▶ **Extract**
-----

Romboutsia timonensis

Scientific classification
- Domain: Bacteria
- Kingdom: Bacillati
- Phylum: Bacillota
- Class: Clostridia
- Order: Peptostreptococcales
- Family: Peptostreptococcaceae
- Genus: Romboutsia
- Species: R. timonensis
- Binomial name: Romboutsia timonensis Ricaboni et al. 2016
- Type strain: Marseille-P3213^{T} (= CSUR P3213, DSM 103750)

= Romboutsia timonensis =

- Genus: Romboutsia
- Species: timonensis
- Authority: Ricaboni et al. 2016

Species of anaerobic gut bacterium

Romboutsia timonensis is a species of Gram-positive, spore-forming, obligately anaerobic bacteria in the genus Romboutsia. The type strain was recovered from a colon lavage sample of a 63-year-old French man who presented with severe anaemia and melaena and underwent diagnostic colonoscopy at Hôpital de La Timone, Marseille.

== Description ==
Cells are straight rods (≈ 0.7 × 2 μm), catalase-negative, and form subterminal endospores. On Columbia agar with 5% sheep blood, colonies are ≤ 1 mm, circular, opaque, and cream-coloured after 48 h at 37 °C under anoxic conditions. Growth occurs from 25–45 °C (optimum 37 °C) and tolerates up to 2% bile salts. The genomic G + C content is 28.3 mol%.

== Etymology ==
The species name timonensis refers to Hôpital de la Timone in Marseille, where the strain was first isolated.

== Phylogeny ==
Based on 16S rRNA gene similarity, R. timonensis is most closely related to Romboutsia ilealis (~94%). It clusters within the class Clostridia, apart from the polyphyletic "Clostridium" sensu lato group.

== Ecology ==
Metagenomic studies have detected Romboutsia species, including R. timonensis, at low abundance (<1%) in adult and elderly gut microbiomes.

-----

▶ **Source information**

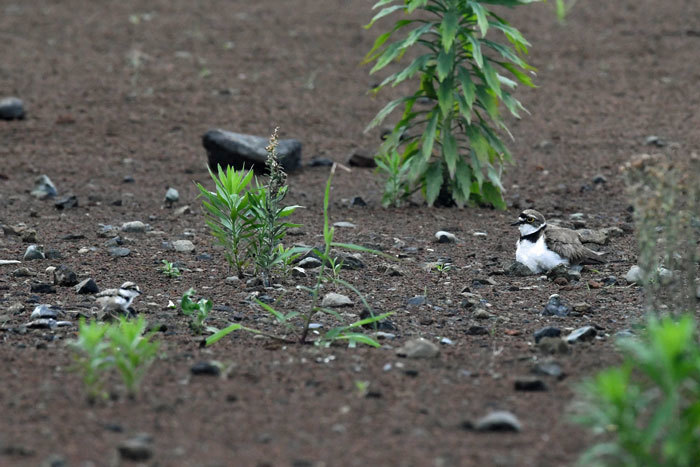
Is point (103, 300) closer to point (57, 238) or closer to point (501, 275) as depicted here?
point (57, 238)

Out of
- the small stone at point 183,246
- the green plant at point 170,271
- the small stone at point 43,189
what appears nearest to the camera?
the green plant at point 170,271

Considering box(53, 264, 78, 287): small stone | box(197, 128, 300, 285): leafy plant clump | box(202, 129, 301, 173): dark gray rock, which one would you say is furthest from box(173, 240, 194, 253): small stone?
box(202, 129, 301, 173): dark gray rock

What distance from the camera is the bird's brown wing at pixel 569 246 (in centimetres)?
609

-----

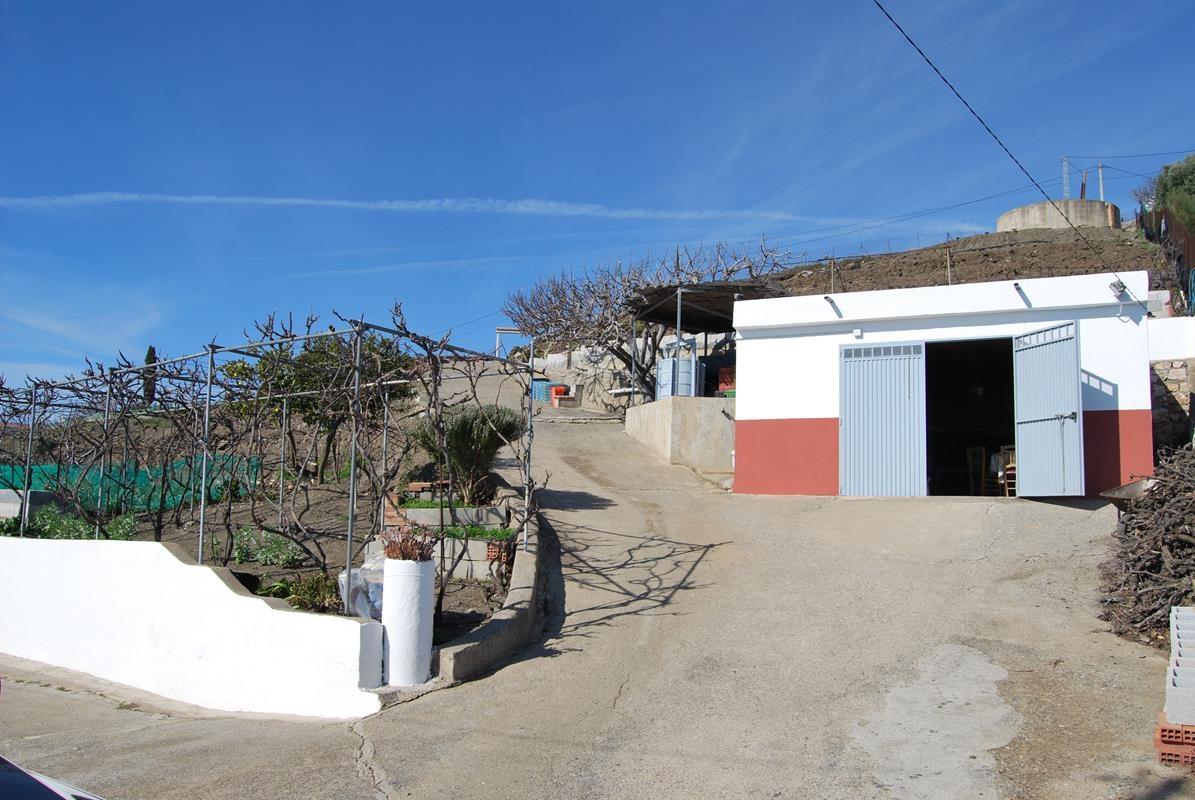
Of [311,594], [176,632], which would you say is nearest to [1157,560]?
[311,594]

-----

▶ **Using the information**
(A) How would the sentence "The species name timonensis refers to Hôpital de la Timone in Marseille, where the strain was first isolated." from the Romboutsia timonensis article above read in Spanish?
(B) Can you return everything from "Scientific classification" down to "P3213, DSM 103750)" in the Romboutsia timonensis article above, copied word for word?

▶ **Answers to this exercise**
(A) El nombre de especie timonensis hace referencia al Hôpital de la Timone de Marsella, donde se aisló la cepa por primera vez.

(B)
Scientific classification
- Domain: Bacteria
- Kingdom: Bacillati
- Phylum: Bacillota
- Class: Clostridia
- Order: Peptostreptococcales
- Family: Peptostreptococcaceae
- Genus: Romboutsia
- Species: R. timonensis
- Binomial name: Romboutsia timonensis Ricaboni et al. 2016
- Type strain: Marseille-P3213^{T} (= CSUR P3213, DSM 103750)